Good morning. The Tory sleaze news horror show shows no signs of abating, and there are two aspects to it that must be causing alarm in No 10. First, this isn’t just an obsession for papers on the left; papers on the right, that normally support the Conservatives, have embraced it with gusto. And, second, once a narrative like this gains traction (“Tory MPs are on the take”, to put it bluntly), then it becomes open season for the media, with all sorts of stories that in the past might have been ignored suddenly getting scrutiny because they now qualify as newsworthy. This story has reached that point.

Today’s papers are still full of revelations about Sir Geoffrey Cox. The Guardian focuses on the £6m he has earned from his legal work, the Daily Mail has done a similar calculation, while the Daily Mirror has a go at him for claiming for accommodation in London while at the same time renting out a flat he owns in the capital. But it is not just Cox who is in the news. Other Conservatives facing uncomfortable questions about second jobs include Julian Smith, the former Northern Ireland secretary (in the Guardian), Mark Pawsey (in City AM), Philip Dunne, a former defence minister (in the Times), and Alun Cairns, the former Welsh secretary (in the Times). It is not anything like as dire as the 2009 MPs’ expenses scandal, but there are some parallels.
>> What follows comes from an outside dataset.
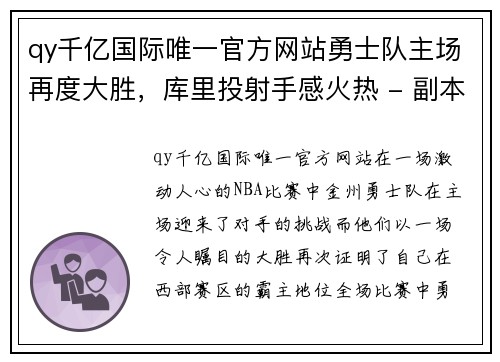 qy千亿国际唯一官方网站勇士队主场再度大胜，库里投射手感火热 - 副本

qy千亿国际唯一官方网站在一场激动人心的NBA比赛中金州勇士队在主场迎来了对手的挑战而他们以一场令人瞩目的大胜再次证明了自己在西部赛区的霸主地位全场比赛中勇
This morning we have had a potentially significant intervention from Rishi Sunak, the chancellor. In interviews primarily about the growth figures (mildly disappointing), he said the government needs “to do better” on standards than it did last week. He told Sky News:

On the broader point and just reflecting over recent events, I think for us as a government, it’s fair to say that we need to do better than we did last week and we know that.

In one respect this is not surprising. Ministers have admitted that it was a mistake to get MPs to vote for the motion shelving the Owen Paterson report, and so of course the government has to do better. But, because they are coming from a cabinet minster who (at least until now) has not been implicated in controversy about sleaze or second jobs, and one seen as the favourite to be next PM, Sunak’s words also sound like an implied rebuke to Boris Johnson.
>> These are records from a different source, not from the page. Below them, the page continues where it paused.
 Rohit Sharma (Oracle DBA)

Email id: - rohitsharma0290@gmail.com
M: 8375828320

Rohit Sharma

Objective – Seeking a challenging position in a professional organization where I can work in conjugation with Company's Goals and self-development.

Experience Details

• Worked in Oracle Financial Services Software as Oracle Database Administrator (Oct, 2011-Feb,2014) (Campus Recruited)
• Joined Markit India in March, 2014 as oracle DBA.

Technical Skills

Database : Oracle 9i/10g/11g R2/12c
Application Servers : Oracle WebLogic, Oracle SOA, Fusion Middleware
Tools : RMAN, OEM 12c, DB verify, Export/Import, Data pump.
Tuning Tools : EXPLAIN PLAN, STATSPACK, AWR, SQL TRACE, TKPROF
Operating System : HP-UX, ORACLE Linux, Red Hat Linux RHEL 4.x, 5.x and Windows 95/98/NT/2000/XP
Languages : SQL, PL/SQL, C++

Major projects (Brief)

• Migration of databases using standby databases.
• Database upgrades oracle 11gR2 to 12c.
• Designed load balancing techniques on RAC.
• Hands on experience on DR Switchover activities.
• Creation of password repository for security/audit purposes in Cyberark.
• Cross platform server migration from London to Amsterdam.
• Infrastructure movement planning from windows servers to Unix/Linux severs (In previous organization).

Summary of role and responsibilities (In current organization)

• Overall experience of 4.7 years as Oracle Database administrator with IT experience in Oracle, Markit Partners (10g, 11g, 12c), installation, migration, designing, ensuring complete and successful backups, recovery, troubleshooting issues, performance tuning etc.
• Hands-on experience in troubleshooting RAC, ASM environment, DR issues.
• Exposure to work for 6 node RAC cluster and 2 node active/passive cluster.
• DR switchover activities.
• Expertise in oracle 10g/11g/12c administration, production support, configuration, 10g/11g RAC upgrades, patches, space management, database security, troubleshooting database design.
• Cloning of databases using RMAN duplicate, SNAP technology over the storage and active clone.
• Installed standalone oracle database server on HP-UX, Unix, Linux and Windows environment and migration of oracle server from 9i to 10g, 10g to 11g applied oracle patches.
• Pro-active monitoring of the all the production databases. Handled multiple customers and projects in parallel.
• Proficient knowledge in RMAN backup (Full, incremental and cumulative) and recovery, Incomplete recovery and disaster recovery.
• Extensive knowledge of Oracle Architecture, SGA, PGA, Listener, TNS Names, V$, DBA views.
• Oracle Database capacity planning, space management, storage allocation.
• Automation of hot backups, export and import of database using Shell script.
Here is the agenda for the day.

9.30am: NHS England publishes its latest waiting time figures.

Morning: Boris Johnson chairs what is set to be a lengthy meeting of cabinet. Originally they were planning a cabinet awayday at Chequers. The venue has been switched to Downing Street, but the agenda will be the same, focusing on levelling up, ahead of the publication of the levelling up white paper later this year. There will also be a political cabinet.

12pm: John Swinney, the deputy first minister, takes first minister’s questions in the Scottish parliament.

I try to monitor the comments below the line (BTL) but it is impossible to read them all. If you have a direct question, do include “Andrew” in it somewhere and I’m more likely to find it. I do try to answer questions, and if they are of general interest, I will post the question and reply above the line (ATL), although I can’t promise to do this for everyone.